On 8/5/2007 6:30 PM, Tom Lane wrote:
Gregory Stark <[EMAIL PROTECTED]> writes:
(Incidentally, this means what I said earlier about uselessly trying to
compress objects below 256 is even grosser than I realized. If you have a
single large object which even after compressing will be over the toast target
it will force *every* varlena to be considered for compression even though
they mostly can't be compressed. Considering a varlena smaller than 256 for
compression only costs a useless palloc, so it's not the end of the world but
still. It does seem kind of strange that a tuple which otherwise wouldn't be
toasted at all suddenly gets all its fields compressed if you add one more
field which ends up being stored externally.)

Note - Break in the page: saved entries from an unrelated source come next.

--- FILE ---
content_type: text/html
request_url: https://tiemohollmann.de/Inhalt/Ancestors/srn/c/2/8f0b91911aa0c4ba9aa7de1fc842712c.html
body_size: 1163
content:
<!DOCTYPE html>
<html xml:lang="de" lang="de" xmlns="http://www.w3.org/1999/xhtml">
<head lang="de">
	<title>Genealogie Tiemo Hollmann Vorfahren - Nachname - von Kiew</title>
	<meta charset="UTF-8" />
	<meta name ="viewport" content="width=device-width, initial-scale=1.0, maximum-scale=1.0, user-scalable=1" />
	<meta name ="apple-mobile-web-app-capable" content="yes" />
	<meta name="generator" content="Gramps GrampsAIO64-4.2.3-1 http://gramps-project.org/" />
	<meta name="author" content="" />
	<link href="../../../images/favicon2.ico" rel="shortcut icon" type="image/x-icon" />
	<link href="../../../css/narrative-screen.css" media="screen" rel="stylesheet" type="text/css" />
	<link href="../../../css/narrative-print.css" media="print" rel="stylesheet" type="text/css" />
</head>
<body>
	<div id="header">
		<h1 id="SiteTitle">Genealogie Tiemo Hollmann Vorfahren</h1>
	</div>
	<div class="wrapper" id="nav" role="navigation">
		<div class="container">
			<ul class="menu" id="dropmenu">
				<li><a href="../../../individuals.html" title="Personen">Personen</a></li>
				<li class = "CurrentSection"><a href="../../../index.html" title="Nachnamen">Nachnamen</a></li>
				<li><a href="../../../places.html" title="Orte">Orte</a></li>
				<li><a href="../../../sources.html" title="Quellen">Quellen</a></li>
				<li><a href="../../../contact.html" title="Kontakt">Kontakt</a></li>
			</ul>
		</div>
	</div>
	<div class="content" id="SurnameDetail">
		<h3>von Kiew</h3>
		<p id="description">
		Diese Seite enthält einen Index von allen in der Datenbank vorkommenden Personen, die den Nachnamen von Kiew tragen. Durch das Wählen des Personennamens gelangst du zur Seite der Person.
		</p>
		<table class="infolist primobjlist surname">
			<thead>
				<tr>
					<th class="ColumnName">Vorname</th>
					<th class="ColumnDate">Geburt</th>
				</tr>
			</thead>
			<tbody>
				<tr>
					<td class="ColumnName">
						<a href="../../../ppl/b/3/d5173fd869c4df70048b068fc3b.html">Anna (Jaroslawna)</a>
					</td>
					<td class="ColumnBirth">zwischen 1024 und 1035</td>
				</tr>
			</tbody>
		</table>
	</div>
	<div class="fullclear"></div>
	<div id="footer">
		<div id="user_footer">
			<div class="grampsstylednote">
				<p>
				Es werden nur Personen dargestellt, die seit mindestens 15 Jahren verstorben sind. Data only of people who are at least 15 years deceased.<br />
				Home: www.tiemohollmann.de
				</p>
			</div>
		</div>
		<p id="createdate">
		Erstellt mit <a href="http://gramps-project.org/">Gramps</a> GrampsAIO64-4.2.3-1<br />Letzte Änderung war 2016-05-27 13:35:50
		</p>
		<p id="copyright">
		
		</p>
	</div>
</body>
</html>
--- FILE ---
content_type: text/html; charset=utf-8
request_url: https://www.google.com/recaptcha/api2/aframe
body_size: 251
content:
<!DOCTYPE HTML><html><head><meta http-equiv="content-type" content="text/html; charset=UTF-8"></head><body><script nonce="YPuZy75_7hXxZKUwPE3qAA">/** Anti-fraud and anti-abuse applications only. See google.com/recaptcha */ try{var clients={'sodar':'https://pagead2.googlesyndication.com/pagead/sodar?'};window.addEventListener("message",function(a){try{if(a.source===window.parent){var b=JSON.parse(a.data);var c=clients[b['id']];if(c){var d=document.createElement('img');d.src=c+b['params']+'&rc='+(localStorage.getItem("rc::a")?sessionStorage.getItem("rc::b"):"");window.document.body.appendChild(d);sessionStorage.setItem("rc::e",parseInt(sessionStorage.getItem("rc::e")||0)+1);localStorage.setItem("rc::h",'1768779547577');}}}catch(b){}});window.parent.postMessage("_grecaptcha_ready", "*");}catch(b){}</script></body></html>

Yeah.  It seems like we should modify the first and third loops so that
if (after compression if any) the largest attribute is *by itself*
larger than the target threshold, then we push it out to the toast table
immediately, rather than continuing to compress other fields that might
well not need to be touched.

I agree with the general lack of sanity in the logic and think this one is a good starter.

Another optimization to think about would eventually be to let the compressor abort the attempt after the first X bytes had to be copied literally. People do have the possibility to disable compression on a per column base, but how many actually do so? and if the first 100,000 bytes of a 10M attribute can't be compressed, it is very likely that the input is compressed already.